**Problem requirements:**
Give back the entries below verbatim.

**Data shown:**
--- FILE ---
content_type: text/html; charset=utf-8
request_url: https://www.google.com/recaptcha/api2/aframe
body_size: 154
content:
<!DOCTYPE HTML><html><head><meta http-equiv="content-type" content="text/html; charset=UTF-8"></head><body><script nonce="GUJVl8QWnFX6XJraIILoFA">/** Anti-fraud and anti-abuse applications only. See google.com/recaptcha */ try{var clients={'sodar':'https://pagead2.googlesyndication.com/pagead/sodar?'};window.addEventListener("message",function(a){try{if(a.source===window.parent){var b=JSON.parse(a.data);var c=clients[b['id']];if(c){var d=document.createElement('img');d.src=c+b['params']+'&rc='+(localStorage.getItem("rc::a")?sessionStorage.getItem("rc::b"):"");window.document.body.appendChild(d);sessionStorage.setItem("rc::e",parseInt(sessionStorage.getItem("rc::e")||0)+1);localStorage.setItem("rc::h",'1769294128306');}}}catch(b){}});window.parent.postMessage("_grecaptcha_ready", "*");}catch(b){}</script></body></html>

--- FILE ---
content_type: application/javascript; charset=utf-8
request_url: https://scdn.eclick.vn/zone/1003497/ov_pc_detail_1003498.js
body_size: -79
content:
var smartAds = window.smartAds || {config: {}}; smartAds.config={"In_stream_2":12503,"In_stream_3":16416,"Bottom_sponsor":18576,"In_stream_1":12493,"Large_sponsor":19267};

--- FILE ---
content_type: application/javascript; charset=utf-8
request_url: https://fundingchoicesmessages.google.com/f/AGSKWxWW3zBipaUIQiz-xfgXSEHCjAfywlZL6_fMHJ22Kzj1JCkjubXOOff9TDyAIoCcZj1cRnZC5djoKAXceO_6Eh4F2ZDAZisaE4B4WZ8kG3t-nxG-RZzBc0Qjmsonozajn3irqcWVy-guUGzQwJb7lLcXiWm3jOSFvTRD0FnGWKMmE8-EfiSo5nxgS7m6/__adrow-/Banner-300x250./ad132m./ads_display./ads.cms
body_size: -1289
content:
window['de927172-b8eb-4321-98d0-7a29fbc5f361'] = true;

**Exercise solution:**
--- FILE ---
content_type: text/html; charset=utf-8
request_url: https://www.google.com/recaptcha/api2/aframe
body_size: 154
content:
<!DOCTYPE HTML><html><head><meta http-equiv="content-type" content="text/html; charset=UTF-8"></head><body><script nonce="GUJVl8QWnFX6XJraIILoFA">/** Anti-fraud and anti-abuse applications only. See google.com/recaptcha */ try{var clients={'sodar':'https://pagead2.googlesyndication.com/pagead/sodar?'};window.addEventListener("message",function(a){try{if(a.source===window.parent){var b=JSON.parse(a.data);var c=clients[b['id']];if(c){var d=document.createElement('img');d.src=c+b['params']+'&rc='+(localStorage.getItem("rc::a")?sessionStorage.getItem("rc::b"):"");window.document.body.appendChild(d);sessionStorage.setItem("rc::e",parseInt(sessionStorage.getItem("rc::e")||0)+1);localStorage.setItem("rc::h",'1769294128306');}}}catch(b){}});window.parent.postMessage("_grecaptcha_ready", "*");}catch(b){}</script></body></html>

--- FILE ---
content_type: application/javascript; charset=utf-8
request_url: https://scdn.eclick.vn/zone/1003497/ov_pc_detail_1003498.js
body_size: -79
content:
var smartAds = window.smartAds || {config: {}}; smartAds.config={"In_stream_2":12503,"In_stream_3":16416,"Bottom_sponsor":18576,"In_stream_1":12493,"Large_sponsor":19267};

--- FILE ---
content_type: application/javascript; charset=utf-8
request_url: https://fundingchoicesmessages.google.com/f/AGSKWxWW3zBipaUIQiz-xfgXSEHCjAfywlZL6_fMHJ22Kzj1JCkjubXOOff9TDyAIoCcZj1cRnZC5djoKAXceO_6Eh4F2ZDAZisaE4B4WZ8kG3t-nxG-RZzBc0Qjmsonozajn3irqcWVy-guUGzQwJb7lLcXiWm3jOSFvTRD0FnGWKMmE8-EfiSo5nxgS7m6/__adrow-/Banner-300x250./ad132m./ads_display./ads.cms
body_size: -1289
content:
window['de927172-b8eb-4321-98d0-7a29fbc5f361'] = true;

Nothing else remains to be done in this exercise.